By way of a comparison between FIGS. 4 to 9, 11, 12, 14, and 15 it becomes evident that the insert parts 8, 9 have a mesh or net structure from webs that mutually cross at intersection points. This mesh or net structure is held on the internal circumference of a holding ring 12 or 12′ that encompasses the mesh or net structure on the external circumference. It is illustrated in FIG. 15 that the insert parts 8, 9 and thus also the insert part 9 illustrated here at the outflow side can have a mesh or net structure from webs 13 that are possibly also disposed so as to be mutually unorganized.

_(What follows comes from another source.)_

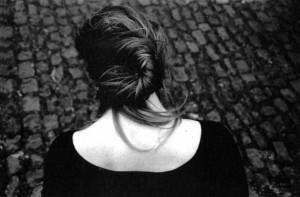 mujeres ni ni de espalda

By contrast, the net structures of the insert parts 8, 9 that are illustrated in FIGS. 4 to 9, 11, 12, and 14 here are formed by a group of radially oriented webs 13, 13′ which at intersection points 14 cross a group of webs 15 that are disposed so as to be mutually concentric.

By way of a comparison between FIGS. 6, 7, 9, and 10 it becomes evident that the free external end of the webs 13 that are oriented radially in the direction toward an aeration opening 4, at least in the case of the first insert part 8 on the inflow side, terminate at a spacing in front of the aeration opening 4. In this way, an outlet opening 20 that extends across an assigned aeration opening 4 is formed in the mesh or net structure of the first insert part 8 of the flow rectifier. These outlet openings 20 are configured as a hole that breaks through the mesh or net structure. Since the water that flows toward the flow rectifier in the region of the aeration openings 4 can pass through the outlet openings 20 without impediment, without the inflowing water being dammed therein, undesirable flow noises in the region of the aeration openings 4 and the build-up and collapse at intervals of a water film in this region are prevented.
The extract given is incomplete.